*** RECORDS SHOWN

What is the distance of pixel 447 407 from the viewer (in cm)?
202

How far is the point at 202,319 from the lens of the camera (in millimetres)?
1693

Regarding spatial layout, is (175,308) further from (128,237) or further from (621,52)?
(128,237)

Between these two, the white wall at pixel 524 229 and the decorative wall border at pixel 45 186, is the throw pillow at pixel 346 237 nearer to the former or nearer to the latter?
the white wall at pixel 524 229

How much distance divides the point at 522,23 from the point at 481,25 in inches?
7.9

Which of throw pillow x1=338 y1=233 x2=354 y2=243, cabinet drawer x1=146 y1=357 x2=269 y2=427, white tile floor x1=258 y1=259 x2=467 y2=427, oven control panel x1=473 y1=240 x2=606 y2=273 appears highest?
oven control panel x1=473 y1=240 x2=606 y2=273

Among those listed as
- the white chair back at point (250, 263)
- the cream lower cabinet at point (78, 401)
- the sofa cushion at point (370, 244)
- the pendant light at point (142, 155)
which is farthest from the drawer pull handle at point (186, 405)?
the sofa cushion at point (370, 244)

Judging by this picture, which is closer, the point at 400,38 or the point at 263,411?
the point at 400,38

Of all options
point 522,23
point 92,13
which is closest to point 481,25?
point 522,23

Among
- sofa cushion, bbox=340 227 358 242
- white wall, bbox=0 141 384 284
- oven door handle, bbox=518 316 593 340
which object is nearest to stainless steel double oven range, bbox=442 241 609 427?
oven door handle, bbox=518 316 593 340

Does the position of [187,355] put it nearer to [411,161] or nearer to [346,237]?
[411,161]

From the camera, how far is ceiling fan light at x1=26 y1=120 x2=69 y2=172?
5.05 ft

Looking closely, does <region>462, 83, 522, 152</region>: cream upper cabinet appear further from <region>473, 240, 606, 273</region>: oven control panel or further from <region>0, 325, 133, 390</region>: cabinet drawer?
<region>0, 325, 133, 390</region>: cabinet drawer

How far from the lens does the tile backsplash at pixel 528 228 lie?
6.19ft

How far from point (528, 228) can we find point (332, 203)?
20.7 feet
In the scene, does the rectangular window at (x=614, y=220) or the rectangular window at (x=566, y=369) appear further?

******
*** RECORDS SHOWN

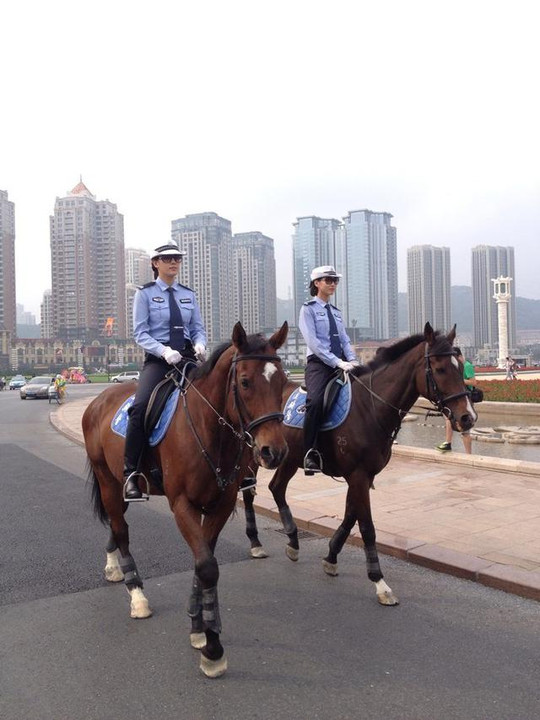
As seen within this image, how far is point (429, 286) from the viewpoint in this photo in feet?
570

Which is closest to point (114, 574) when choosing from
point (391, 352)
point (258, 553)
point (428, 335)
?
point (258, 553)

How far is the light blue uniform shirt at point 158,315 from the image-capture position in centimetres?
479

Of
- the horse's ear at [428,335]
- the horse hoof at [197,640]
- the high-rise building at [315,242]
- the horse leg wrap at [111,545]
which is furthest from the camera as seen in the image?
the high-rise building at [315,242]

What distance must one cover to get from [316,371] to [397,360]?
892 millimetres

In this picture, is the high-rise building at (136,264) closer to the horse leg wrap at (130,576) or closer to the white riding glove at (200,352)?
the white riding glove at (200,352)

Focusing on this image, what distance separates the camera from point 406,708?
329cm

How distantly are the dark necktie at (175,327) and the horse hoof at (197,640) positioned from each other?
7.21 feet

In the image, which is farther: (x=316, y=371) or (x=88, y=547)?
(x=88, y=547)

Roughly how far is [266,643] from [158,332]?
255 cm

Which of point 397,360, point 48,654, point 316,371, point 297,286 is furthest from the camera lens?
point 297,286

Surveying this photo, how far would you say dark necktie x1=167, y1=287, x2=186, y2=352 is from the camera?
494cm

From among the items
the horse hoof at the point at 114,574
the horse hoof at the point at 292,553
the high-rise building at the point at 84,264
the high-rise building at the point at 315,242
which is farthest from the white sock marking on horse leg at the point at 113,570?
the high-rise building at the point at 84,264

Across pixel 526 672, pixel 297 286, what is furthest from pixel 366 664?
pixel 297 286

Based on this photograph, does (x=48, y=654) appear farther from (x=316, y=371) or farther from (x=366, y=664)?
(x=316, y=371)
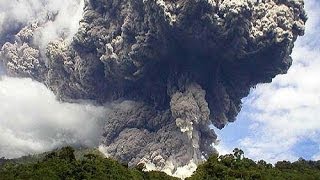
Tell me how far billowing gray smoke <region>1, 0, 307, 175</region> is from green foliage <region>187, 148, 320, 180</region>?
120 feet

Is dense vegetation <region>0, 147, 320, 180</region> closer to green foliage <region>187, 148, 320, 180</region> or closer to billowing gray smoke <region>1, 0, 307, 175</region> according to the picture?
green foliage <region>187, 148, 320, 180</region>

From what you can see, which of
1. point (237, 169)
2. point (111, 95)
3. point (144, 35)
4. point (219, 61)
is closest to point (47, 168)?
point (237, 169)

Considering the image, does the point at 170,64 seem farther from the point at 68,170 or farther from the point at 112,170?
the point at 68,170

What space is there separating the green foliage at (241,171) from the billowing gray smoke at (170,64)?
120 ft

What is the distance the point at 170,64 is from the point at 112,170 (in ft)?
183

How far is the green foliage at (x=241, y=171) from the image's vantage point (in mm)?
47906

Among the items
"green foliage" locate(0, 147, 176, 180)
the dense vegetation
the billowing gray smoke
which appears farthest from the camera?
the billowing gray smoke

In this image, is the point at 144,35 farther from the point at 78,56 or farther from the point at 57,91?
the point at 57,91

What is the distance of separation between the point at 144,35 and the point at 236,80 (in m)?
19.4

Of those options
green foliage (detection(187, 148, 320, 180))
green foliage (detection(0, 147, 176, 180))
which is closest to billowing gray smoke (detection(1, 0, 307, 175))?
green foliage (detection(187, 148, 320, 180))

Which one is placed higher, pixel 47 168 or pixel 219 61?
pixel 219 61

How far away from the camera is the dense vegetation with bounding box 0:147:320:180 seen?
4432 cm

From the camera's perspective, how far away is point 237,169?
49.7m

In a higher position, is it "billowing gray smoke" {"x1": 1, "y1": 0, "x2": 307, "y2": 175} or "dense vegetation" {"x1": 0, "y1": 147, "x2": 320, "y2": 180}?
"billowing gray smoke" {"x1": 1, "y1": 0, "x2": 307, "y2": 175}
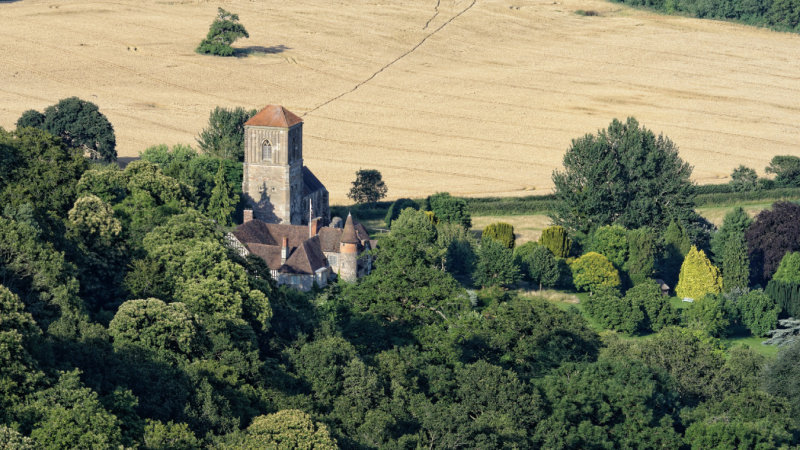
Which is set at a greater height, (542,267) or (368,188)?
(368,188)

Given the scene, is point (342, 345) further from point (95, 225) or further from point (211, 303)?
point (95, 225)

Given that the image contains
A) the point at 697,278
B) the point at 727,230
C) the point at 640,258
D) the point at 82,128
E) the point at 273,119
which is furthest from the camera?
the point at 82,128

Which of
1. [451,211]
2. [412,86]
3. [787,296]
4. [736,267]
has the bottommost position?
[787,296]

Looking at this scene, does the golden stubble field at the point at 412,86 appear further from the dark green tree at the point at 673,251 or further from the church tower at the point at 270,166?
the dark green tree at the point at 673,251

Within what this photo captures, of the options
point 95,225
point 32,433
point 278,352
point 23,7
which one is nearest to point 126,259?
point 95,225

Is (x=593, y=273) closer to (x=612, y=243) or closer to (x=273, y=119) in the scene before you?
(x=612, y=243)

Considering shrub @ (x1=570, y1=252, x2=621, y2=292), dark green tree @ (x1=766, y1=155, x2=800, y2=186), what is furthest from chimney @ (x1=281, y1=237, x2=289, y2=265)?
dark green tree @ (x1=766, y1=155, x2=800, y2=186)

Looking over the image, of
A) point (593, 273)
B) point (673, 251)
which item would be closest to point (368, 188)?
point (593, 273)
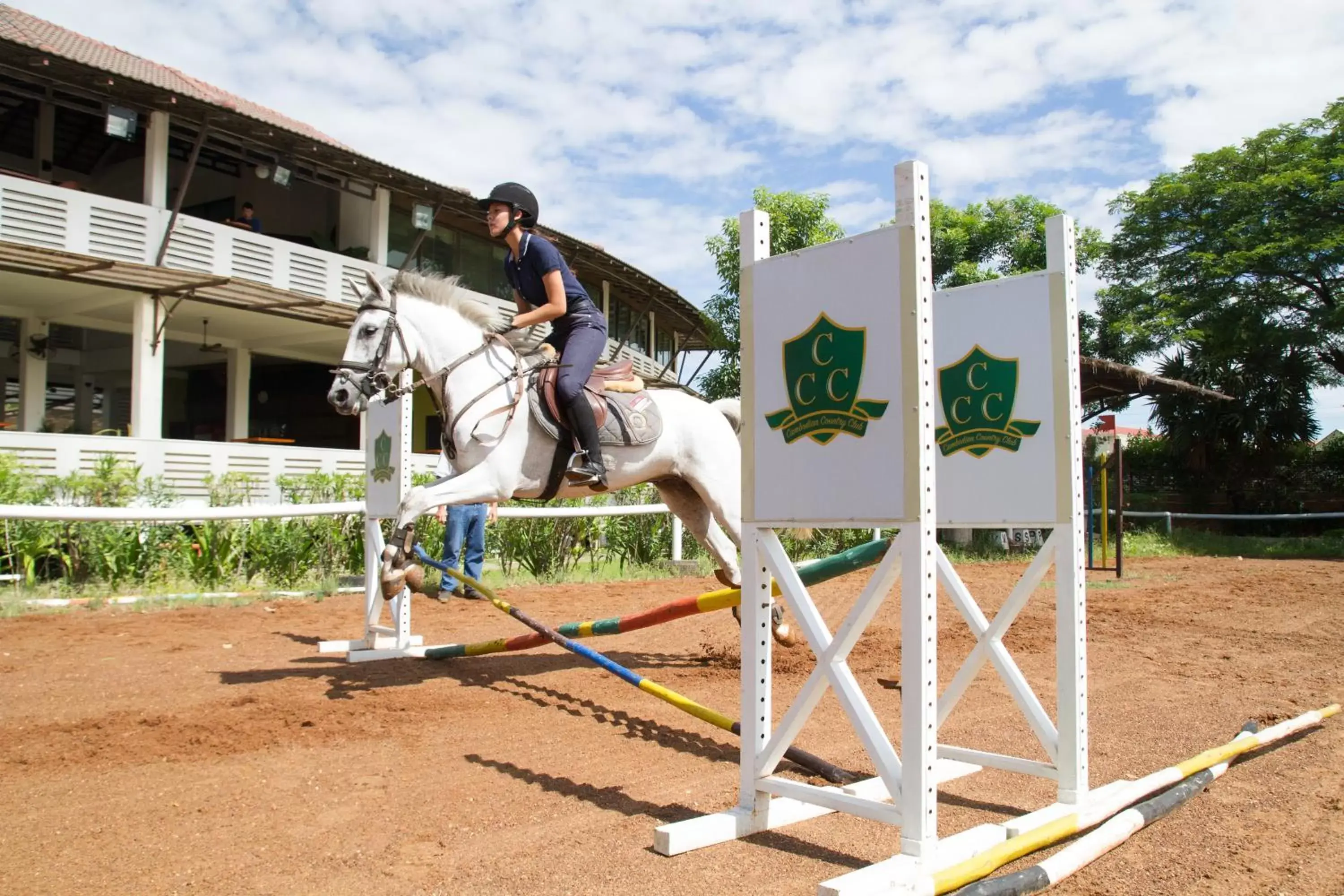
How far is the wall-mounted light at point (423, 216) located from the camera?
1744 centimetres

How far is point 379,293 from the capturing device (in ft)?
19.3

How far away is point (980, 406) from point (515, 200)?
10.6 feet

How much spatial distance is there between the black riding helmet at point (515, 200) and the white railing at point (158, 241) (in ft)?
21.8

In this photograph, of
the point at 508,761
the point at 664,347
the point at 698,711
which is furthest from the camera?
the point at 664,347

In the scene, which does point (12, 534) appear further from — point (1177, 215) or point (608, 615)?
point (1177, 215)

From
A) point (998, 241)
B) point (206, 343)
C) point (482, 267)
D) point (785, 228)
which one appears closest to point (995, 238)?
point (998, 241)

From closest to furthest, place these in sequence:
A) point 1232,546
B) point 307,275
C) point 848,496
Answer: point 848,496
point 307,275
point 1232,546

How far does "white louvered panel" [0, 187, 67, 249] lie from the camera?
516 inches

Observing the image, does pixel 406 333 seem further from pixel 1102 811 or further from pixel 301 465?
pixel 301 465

******

How many lines in the records above contain the word "much"? Reply with the number alone.

2